O mercado financeiro reduziu a projeção para a inflação brasileira em 2026, segundo o Boletim Focus divulgado nesta segunda-feira (13) pelo Banco Central. A estimativa para o IPCA caiu de 5,30% para 5,16%. Por outro lado, os analistas elevaram levemente a previsão para 2027.
O relatório reúne semanalmente as expectativas de instituições financeiras para indicadores como inflação, atividade econômica, câmbio e taxa básica de juros.
Projeção do IPCA recua em 2026
A estimativa para o Índice Nacional de Preços ao Consumidor Amplo (IPCA) de 2026 passou de 5,30% para 5,16%. Na semana anterior, o mercado já havia reduzido a previsão de 5,33% para 5,30%.
Para 2027, contudo, os economistas elevaram a projeção de 4,18% para 4,20%. Já as estimativas para 2028 e 2029 permaneceram em 3,70% e 3,50%, respectivamente.
Mercado reduz previsão do PIB para 2027
Em relação à atividade econômica, o mercado manteve a expectativa de crescimento do Produto Interno Bruto (PIB) de 2026 em 1,99%.
Entretanto, os analistas reduziram a projeção para 2027 de 1,69% para 1,65%. Para 2028 e 2029, as estimativas continuaram em 2%.
Projeções para o dólar apresentam estabilidade
As expectativas para a cotação do dólar também registraram poucas mudanças.
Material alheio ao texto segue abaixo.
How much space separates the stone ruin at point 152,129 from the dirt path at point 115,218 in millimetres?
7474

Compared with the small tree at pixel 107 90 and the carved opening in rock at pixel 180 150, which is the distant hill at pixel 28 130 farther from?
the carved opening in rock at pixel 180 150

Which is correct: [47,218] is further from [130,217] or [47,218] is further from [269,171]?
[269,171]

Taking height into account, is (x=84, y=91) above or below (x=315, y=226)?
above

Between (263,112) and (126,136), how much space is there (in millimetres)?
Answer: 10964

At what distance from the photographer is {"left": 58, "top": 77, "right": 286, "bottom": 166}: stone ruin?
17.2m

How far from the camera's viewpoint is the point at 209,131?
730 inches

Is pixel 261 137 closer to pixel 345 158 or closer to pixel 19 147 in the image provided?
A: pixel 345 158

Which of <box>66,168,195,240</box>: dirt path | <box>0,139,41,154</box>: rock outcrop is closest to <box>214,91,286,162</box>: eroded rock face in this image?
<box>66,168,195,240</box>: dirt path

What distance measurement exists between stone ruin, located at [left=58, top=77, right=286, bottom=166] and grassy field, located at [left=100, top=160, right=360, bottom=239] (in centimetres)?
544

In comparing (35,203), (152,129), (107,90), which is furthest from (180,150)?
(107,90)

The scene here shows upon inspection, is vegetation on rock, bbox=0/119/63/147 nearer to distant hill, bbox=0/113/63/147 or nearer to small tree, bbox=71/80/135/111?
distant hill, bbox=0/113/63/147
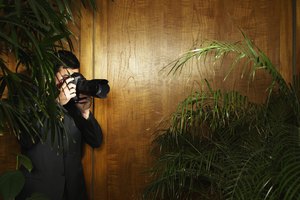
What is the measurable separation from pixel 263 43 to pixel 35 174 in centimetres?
133

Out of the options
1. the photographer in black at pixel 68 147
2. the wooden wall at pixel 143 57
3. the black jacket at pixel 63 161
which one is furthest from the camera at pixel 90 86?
the wooden wall at pixel 143 57

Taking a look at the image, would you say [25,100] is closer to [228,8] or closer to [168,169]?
[168,169]

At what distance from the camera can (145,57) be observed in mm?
2285

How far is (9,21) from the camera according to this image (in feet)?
4.37

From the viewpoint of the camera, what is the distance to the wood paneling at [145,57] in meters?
2.27

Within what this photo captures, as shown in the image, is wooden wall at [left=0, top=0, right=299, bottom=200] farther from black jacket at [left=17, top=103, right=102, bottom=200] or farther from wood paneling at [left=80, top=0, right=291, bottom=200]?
black jacket at [left=17, top=103, right=102, bottom=200]

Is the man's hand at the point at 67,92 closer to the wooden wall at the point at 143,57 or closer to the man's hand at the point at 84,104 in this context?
the man's hand at the point at 84,104

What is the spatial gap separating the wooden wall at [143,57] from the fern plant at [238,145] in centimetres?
22

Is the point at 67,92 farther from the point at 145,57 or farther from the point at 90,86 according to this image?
the point at 145,57

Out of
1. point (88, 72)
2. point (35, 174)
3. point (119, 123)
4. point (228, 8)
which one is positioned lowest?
point (35, 174)

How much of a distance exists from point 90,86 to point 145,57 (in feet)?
1.45

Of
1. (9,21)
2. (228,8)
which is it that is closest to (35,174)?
(9,21)

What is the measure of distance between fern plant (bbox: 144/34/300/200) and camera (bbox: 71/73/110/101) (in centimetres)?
37

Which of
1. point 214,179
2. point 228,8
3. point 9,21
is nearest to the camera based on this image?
point 9,21
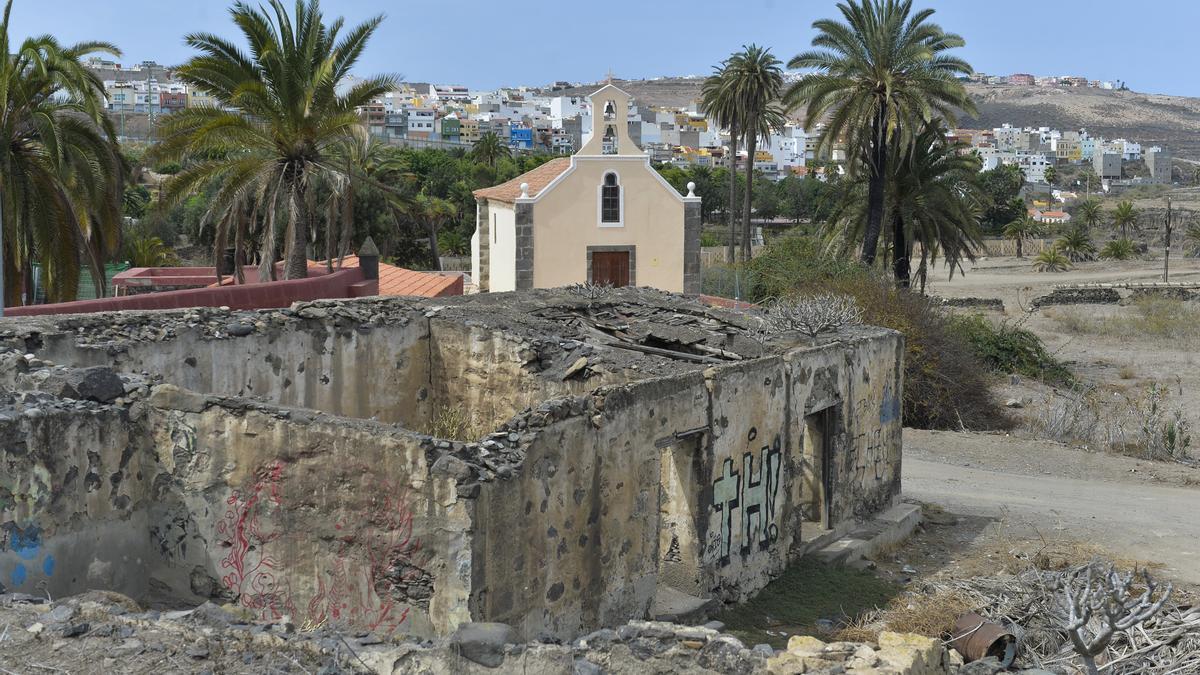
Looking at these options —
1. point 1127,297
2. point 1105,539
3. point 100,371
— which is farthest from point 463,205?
point 100,371

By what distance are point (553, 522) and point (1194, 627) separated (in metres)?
6.11

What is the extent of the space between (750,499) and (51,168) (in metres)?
12.4

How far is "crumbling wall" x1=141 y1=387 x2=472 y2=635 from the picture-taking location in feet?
30.9

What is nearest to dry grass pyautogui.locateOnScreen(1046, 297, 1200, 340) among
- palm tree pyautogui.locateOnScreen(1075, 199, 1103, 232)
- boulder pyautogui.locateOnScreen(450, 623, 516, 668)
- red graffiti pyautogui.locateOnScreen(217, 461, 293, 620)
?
red graffiti pyautogui.locateOnScreen(217, 461, 293, 620)

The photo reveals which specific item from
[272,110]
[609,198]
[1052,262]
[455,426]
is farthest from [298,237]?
[1052,262]

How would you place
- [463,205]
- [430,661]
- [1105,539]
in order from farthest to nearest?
1. [463,205]
2. [1105,539]
3. [430,661]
Para o fim de 2026, o mercado manteve a projeção em R$ 5,20.
Além disso, a estimativa para 2027 permaneceu em R$ 5,28. Para 2028, houve uma pequena redução, de R$ 5,35 para R$ 5,34. Já a previsão para 2029 continuou em R$ 5,40.
Selic permanece em 14% para 2026
Por fim, os economistas mantiveram todas as projeções para a taxa básica de juros. O mercado espera que a Selic termine 2026 em 14% ao ano.
Para 2027, a previsão permaneceu em 12%. Já as estimativas para 2028 e 2029 seguiram em 10,50% e 10%, respectivamente.